I really liked the game, it's the kind of game I can recommend to my more enlightened friends who don't actually play games due to the fact that it's great noir, possibly more than it's a great game.
I was not surprised or put off by the appearance of The Deserter, as the game being so inspired by Kentucky Route Zero and PS: T led me to believe that the game would ultimately be a tragedy, a trait shared by both games but especially apparent in KRZ. The player is still rewarded by having the case be solvable, and the appearance of the character does help the last few pieces fall into place (like the flower and the Inland Empire stuff). If the game takes a misstep it is in the obviously artificial restriction of preventing the player from going to the Island before the tribunal. Obviously this would have worked against the tragic character of the plot (as the tribunal would have been avoided entirely, robbing the story of a climax) but it may also be that ZA/UM simply didn't have the resources to consider an alternative resolution to the story.
That said, I feel like most people are misinterpreting the existence of the mid-game Shivers check. It is not a skill-gate as people are assuming. I passed it with a Shivers of 1, but I did every other task so that the chance was like, 83% or something. It is the game's way of telling you to keep exploring the area. However if your Harry has an exceptional intuition and city sense the game is gracious enough to let you skip the whole segment. It's a case where your intuition is so strong that it overrides the entirely reasonable objections of your partner.
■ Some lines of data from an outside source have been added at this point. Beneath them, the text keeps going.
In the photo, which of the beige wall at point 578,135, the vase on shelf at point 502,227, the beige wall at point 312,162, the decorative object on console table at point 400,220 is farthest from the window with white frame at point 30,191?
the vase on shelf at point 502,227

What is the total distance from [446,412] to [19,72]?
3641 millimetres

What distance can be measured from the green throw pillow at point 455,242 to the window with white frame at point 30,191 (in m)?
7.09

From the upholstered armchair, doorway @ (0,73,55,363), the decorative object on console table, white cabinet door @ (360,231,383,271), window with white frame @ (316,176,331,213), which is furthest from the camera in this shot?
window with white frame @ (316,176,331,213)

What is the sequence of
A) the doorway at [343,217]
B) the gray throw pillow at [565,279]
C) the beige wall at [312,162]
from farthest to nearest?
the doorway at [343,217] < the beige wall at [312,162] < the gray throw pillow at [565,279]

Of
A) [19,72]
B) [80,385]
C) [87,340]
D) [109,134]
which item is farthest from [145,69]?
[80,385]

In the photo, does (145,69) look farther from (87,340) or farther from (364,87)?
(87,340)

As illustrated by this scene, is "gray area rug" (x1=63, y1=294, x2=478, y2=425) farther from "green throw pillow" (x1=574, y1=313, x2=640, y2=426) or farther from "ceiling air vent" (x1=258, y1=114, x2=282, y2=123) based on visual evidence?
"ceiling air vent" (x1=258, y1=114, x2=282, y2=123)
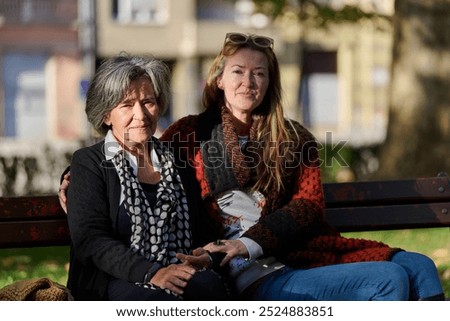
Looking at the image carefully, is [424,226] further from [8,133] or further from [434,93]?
[8,133]

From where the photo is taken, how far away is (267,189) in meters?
4.90

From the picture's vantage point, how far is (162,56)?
34.0 metres

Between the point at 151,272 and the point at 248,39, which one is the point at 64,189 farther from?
the point at 248,39

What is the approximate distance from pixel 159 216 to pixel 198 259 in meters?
0.22

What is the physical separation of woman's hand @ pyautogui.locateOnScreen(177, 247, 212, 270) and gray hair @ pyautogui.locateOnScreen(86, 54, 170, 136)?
639 millimetres

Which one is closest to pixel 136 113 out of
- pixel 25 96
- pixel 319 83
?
pixel 25 96

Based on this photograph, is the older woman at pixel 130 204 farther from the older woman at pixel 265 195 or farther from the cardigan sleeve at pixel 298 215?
the cardigan sleeve at pixel 298 215

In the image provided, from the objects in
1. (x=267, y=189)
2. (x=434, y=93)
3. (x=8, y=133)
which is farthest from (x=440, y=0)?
(x=8, y=133)

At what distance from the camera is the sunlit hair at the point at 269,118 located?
4.90 meters

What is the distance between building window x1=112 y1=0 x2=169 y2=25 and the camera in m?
35.1

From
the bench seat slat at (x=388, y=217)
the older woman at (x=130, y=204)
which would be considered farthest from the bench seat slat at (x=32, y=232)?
the bench seat slat at (x=388, y=217)

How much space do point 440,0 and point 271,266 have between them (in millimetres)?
7746

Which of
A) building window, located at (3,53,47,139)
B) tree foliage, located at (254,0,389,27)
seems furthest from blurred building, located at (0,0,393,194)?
tree foliage, located at (254,0,389,27)

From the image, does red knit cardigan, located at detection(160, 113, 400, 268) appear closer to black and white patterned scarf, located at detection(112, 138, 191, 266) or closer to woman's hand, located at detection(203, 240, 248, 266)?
woman's hand, located at detection(203, 240, 248, 266)
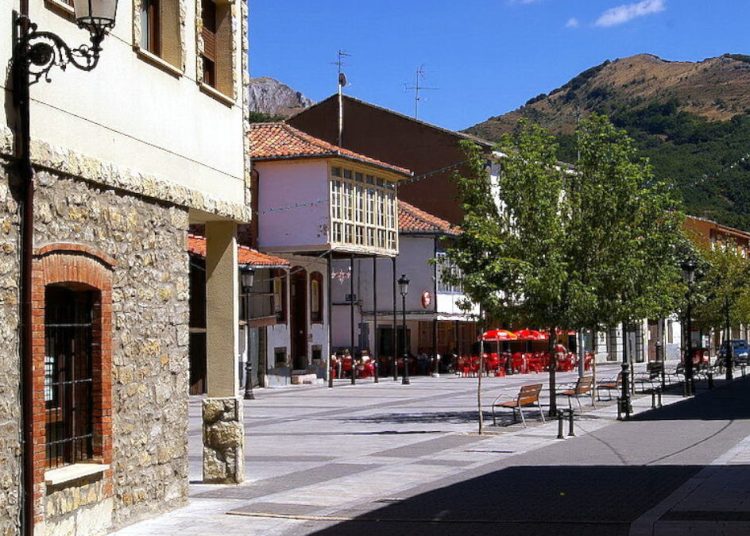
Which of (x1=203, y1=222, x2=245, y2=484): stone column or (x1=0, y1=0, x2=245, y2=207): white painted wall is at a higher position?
(x1=0, y1=0, x2=245, y2=207): white painted wall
I should reiterate that I really enjoyed the myriad Kentucky Route Zero influences. Perhaps it is me reading too much into it but it appears to me that ZA/UM did their homework well. The Doomed Commercial Area, the retro computer technology, the references to games and game development, the notion of pale-driving and Motorway South, and more generally the the overarching theme of surface appearances hinting at a greater, less comprehensible reality are nods towards KRZ. In a sense Disco Elysium is a game of excavation much like Kentucky Route Zero is. It's an excavation of a character, a city, and then a world framed around a murder mystery. The city aspect of this doesn't always work, as its backstory is often swamped by an encyclopedic deluge of names, places and information; it works best during the exploration of the game environments and when the player is forced to voice a (non-)opinion.
The character studies and the metaphysical aspects are fantastic, though. Besides Harry, nearly every character in the game is memorable, Ruby being an exception -- it seems her name refers to the fact that she ends up being a COLOSSAL (tm) red herring. I would single out Cunoesse as my favorite, as I don't run into many pure psychopaths in games.
Also, I need the dice maker theme in my life.